# start of Selected extract
Caliper measurement, height measurement, height relation to caliper, spread, bare root and ball dimensions, number of canes, types of vines and ground covers, etc., shall conform to the applicable standards given in the American Standards for Nursery Stock published by the American Association of Nurserymen. Inc.

iv.

Shrubs, when installed, shall be a minimum of 36 inches high for buffers where a continuous hedge is required.

d.

Signs: All signs associated with resort housing dwelling units must be permitted pursuant to article X of this [Land Development] Code.

e.

Compliance with other law: These provisions do not relieve a property owner or multiple property manager of resort housing dwelling units from compliance with all other applicable state or federal regulations including F.S. ch. 509 and all rules promulgated there under.

W.

Restaurants. All areas for storage and preparation and in which patrons of the restaurant consume food or beverages shall be wholly contained within the permanent exterior walls and under the permanent roof of the building in which the restaurant is located except as otherwise permitted under section 6.7.R. pertaining to outdoor dining restaurants.

X.

Supplemental parking on commercially zoned parcels. Whenever supplemental parking (i.e., parking not otherwise required under this LDC) is permitted on a lot other than that on which is located the principal commercial use, the granting of such supplemental off-site parking shall not be construed as permission to expand, enlarge, alter, renovate, or modify the use or structure except in accordance with the requirements of this article. The following minimum requirements shall apply to all off-site supplementary parking and shall be in addition to other requirements of this LDC:

1.

Location requirements. Supplemental parking shall be permitted only on commercially zoned lands. The intensity of commercial zoning districts, from lower to higher intensity, is as follows: C-1, C-2, C-3.

2.

Approval requirements.

a.

When off-site supplemental parking is located within a commercial zoning district of equal or greater intensity than that in which the principal use is located, the supplemental parking shall be subject only to site plan review as set forth in section 3.5

b.
# end of Selected extract
# start of Record excerpts
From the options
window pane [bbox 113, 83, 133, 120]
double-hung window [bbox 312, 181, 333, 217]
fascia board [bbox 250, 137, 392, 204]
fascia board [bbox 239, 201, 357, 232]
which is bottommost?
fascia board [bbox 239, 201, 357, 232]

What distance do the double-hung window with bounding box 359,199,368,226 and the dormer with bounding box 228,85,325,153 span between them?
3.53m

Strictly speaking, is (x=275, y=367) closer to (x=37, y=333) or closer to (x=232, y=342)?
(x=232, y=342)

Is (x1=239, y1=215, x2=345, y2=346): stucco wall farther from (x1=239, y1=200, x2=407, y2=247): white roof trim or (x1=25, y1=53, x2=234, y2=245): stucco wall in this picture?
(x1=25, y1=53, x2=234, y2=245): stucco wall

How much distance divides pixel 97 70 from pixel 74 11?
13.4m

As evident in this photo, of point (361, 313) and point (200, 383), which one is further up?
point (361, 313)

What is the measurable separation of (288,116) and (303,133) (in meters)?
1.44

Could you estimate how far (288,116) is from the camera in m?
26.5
# end of Record excerpts
# start of Record excerpts
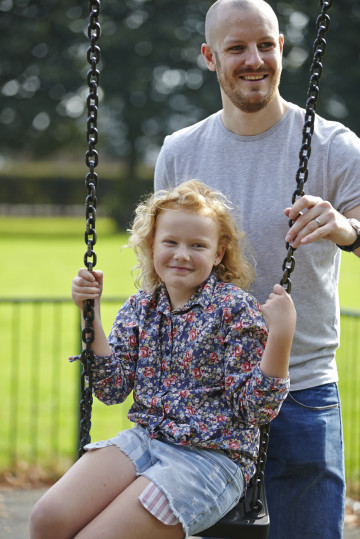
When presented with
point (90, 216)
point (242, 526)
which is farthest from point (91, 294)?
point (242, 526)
# end of Record excerpts
What is needed —
Resume the land development code excerpt on supplemental parking at the point where it stops. The material above was drawn from a separate source.

Result of the task —
When the off-site supplemental parking is located in a commercial district of lesser intensity than that in which the principal use is located, such parking shall be permitted upon approval by the city commission of a special exception in accordance with the provisions of section 3.9 and subsequent to the commission's approval of a site plan under the provisions of section 3.5.

3.

Landscaping and buffering adjacent to public rights-of-way. Parking and vehicular use areas adjacent to public rights-of-way shall comply with the requirements of subsections 8.4 D., E., and F.

4.

Landscaping, buffering and screening. Parking and vehicular use areas adjacent to interior property lines shall comply with the requirements of subsections 8.4D, E, and G, except that, where any portion of the property abuts a property occupied by a residential use or is residentially zoned and the supplementary parking is intended for any form of commercial delivery vehicle, trailer or construction equipment, a ten-foot deep landscaped buffer shall be provided with a type A screen as set forth in subsection 8.5C.1, or as otherwise may be required by the city commission during the site plan review and approval.

5.

Size and construction of parking spaces. All supplemental parking and vehicular use areas shall be constructed in accordance with the standards set forth in subsection 8.19F.

Y.

Telephone booths, collection mailboxes, benches and bus shelters. Telephone booths, collection mailboxes, benches, and bus shelters may be located in any district with the approval of city commission. District setback requirements may be waived.

Z.

Temporary uses.

1.

Administration. The city clerk shall serve as the licensing official regarding the administration of all temporary use permits and applications.

2.

Permit required.

a.

A temporary use permit shall be required for all applicable activities taking place upon city property, public property, city and public streets, beach areas, and commercial property located in the following zoning districts: A-1, C-1, C-2, C-3, POS, REC, PRES, and PSP.

b.

Activities requiring a permit under this section include, but are not limited to:

(1)

Promotional and/or sales activities;

(2)

Sporting events;

(3)

Sidewalk sales, rummage sales and/or flea markets;

(4)

Holiday events, Christmas tree sales, and beach fests;

(5)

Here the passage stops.